I did choose to stay in that college friend group. Leah, the friend who went out on a date with my ex, is still a companion of the heart today (I’m so glad I didn’t take offense or chose to cut her off) and, years later, I got invited to Chris’ wedding.
Empathy as the established norm
I just finished reading an article from the October 2024 edition of American Scientific (linked here), “Being Empathetic is Easier When Everyone is Doing It”.
Here is a line that caught my attention –
Empathy is a socially motivated process, Zaki and other researchers say, meaning that people won’t necessarily empathize just because they know how. Instead—much as kids with athletic peers often want to excel at sports—people want to understand others when they enter into communities where empathy is the established norm.
The article is helpful, going through case studies and emergent best practices, but let me summarize three of the key findings for you:
Just because you know about empathy doesn’t mean that you will choose to be empathetic – you are much more likely to practice empathy if you are in a community where empathy is the norm/empathetic behaviors are rewarded
Too much exposure to the needs of others can actually cause you to be less empathetic (fatigue and burnout are real risks)
One of the most powerful ways to get people to reject extremism and to embrace the viewpoints of others is by really listening to that person’s point of view. When a person feels heard, they can expand their perspective more easily.
If empathy is unleashed in communities, what can you do to help your workplace/community?
I was talking this morning with a sales leader who manages a large team. “Lots of times, they (the team) complain about the people on the other end of the line. I tell them, ‘this might be your 500th call of the day, but it is that person’s first call.’”

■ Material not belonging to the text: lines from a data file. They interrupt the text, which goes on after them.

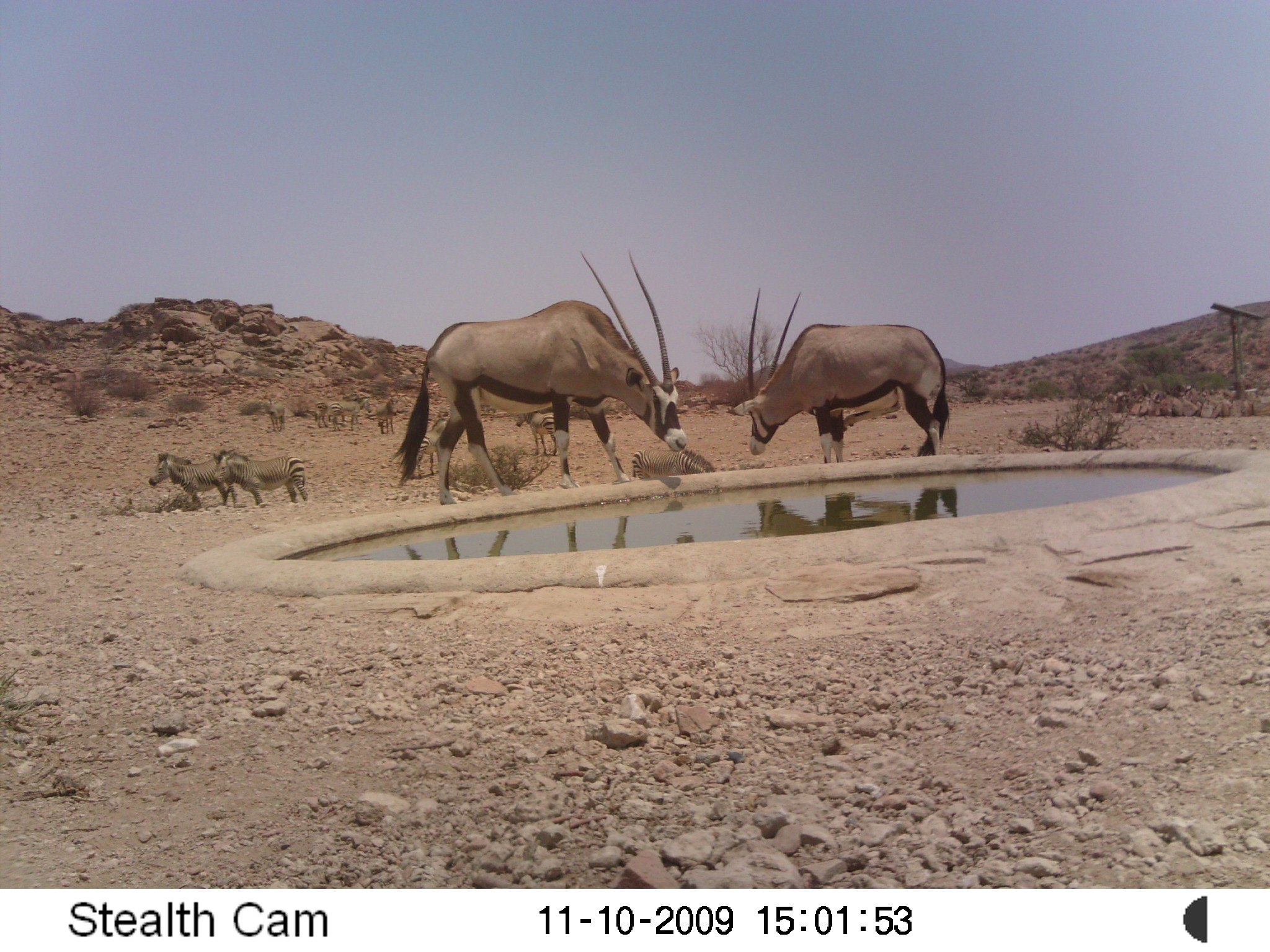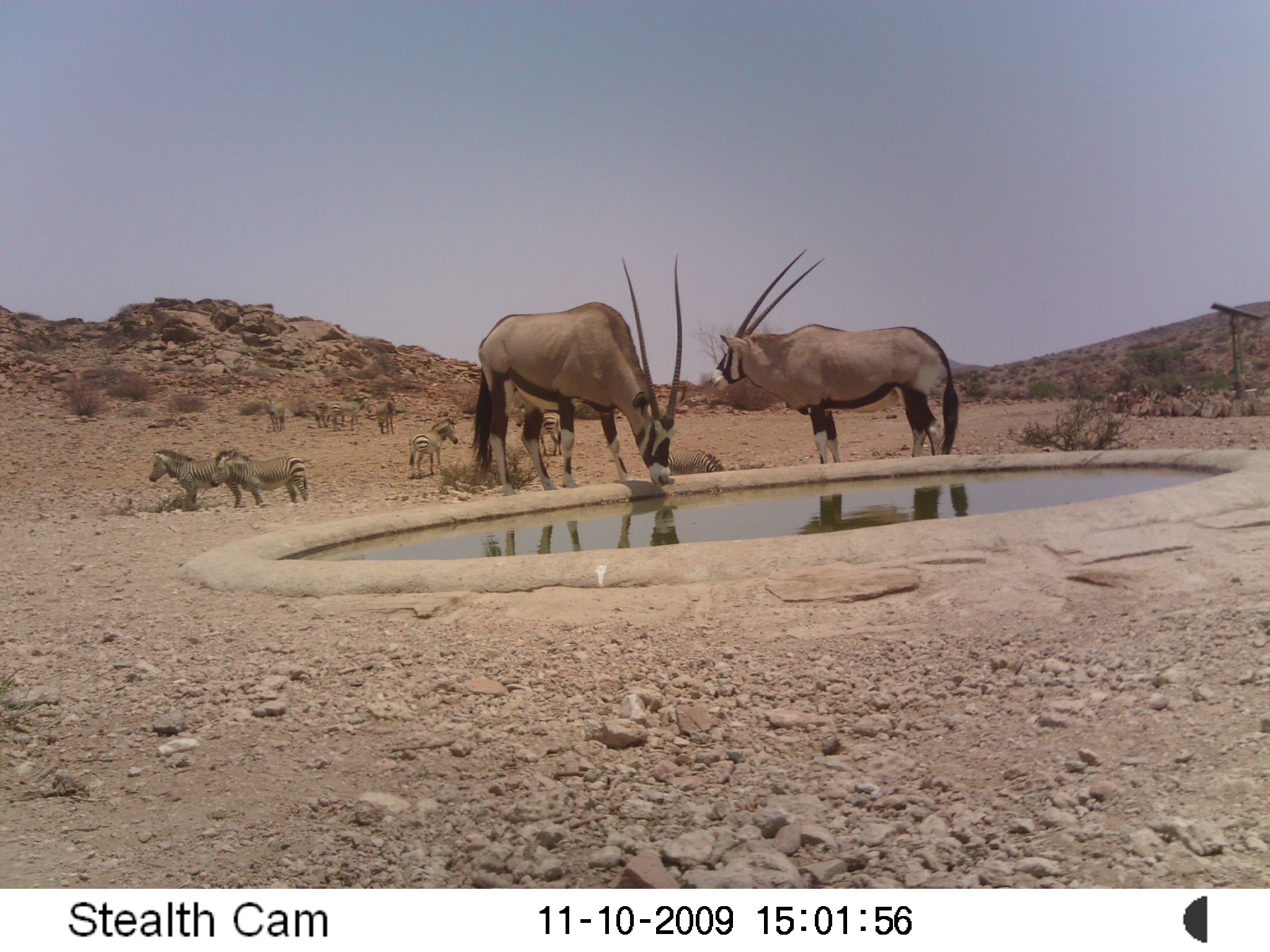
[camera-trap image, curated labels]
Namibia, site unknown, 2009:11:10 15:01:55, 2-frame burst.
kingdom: Animalia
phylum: Chordata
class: Mammalia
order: Artiodactyla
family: Bovidae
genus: Oryx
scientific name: Oryx gazella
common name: gemsbok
Oryx gazella (gemsbok).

He is calling his team to empathy/curiosity about what the person on the other side of the phone might be going through. Much like my mother asking me to consider how my words affected my brother, he is calling them to more.

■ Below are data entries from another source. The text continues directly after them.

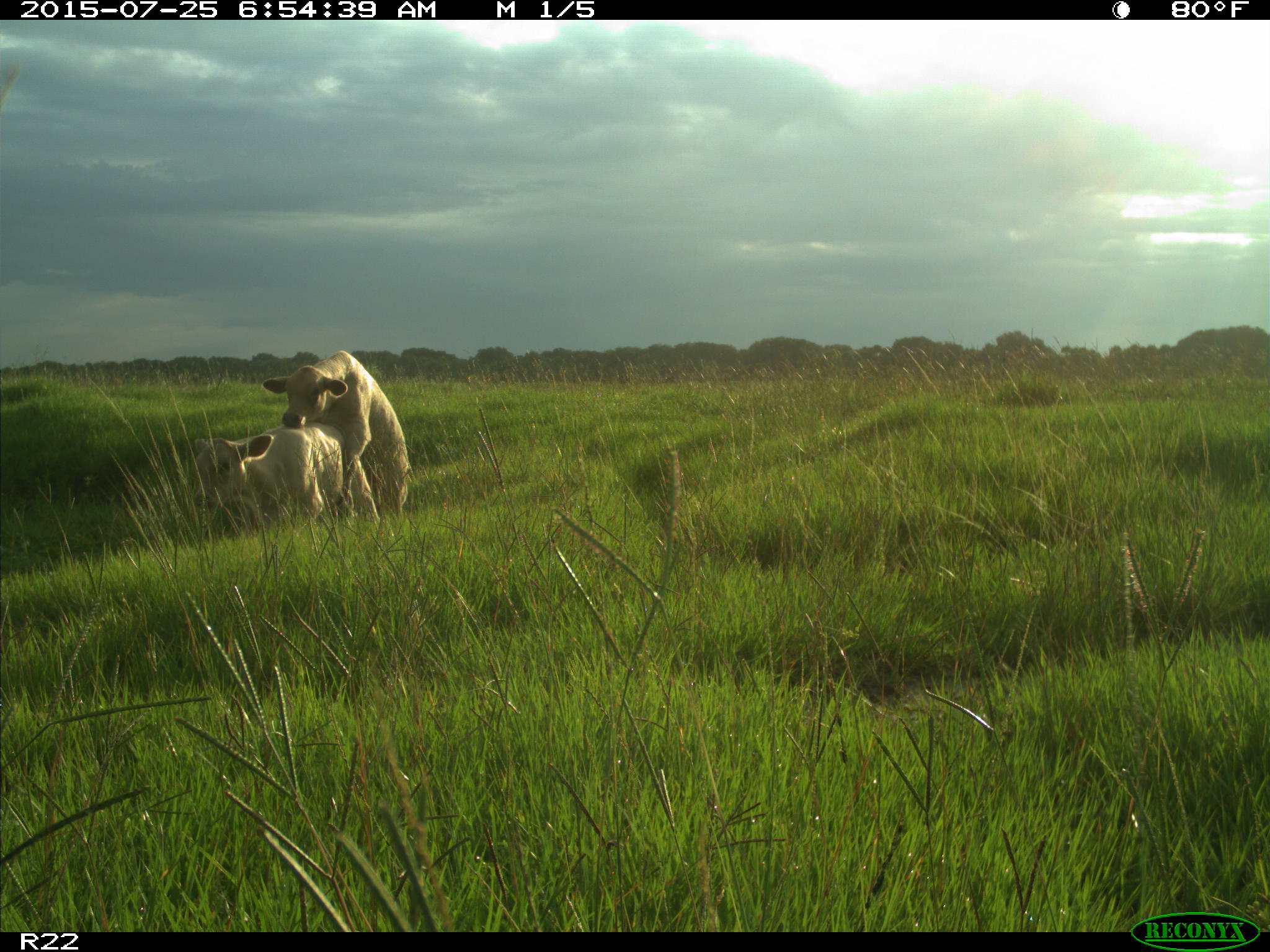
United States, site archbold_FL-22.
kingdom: Animalia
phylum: Chordata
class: Mammalia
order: Artiodactyla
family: Bovidae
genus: Bos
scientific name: Bos taurus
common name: domestic cow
Bos taurus (domestic cow).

A helpful question to ask, at work and in life, is –
What else might be going on here?
or
Why might that person be responding the way that they are?
This helps to keep empathy and curiosity top of mind.
If too much exposure to the pain of others causes people to shut off their empathy, what can you do?
This is a topic that we talk a lot about in my session on Combatting Change and Compassion Fatigue at Work.
Especially if you are in a role where you are exposed/tending to the needs of others, you need to have sustainable personal practices so you don’t burnout and lose your capacity for care.
An especially helpful practice is a meaningful ritual to signal the end of the workday. This is important because it is possible to be “on” all of the time – constantly thinking about the needs of others, checking your emails etc.
It is even better if this ritual is an embodied practice. Some people walk their dogs. Others close the door to their office, leaving their laptop behind until morning. I like to have a glass of kombucha to round out my day.
What is something that you can do to signal the end of your workday?
If one of the most powerful things you can do is really listen – what does that look like?
Undivided attention is one of the rarest commodities in the world today. How many times are you only partially listening, while multitasking? Or just enduring another person’s words while you formulate how you are going to respond?
This week, try to give someone your undivided attention. No phones present, no interruptions. Use phrases like “tell me more” to let them share fully.
Because building communities where empathy is the norm is the best way for your empathetic practices to flourish!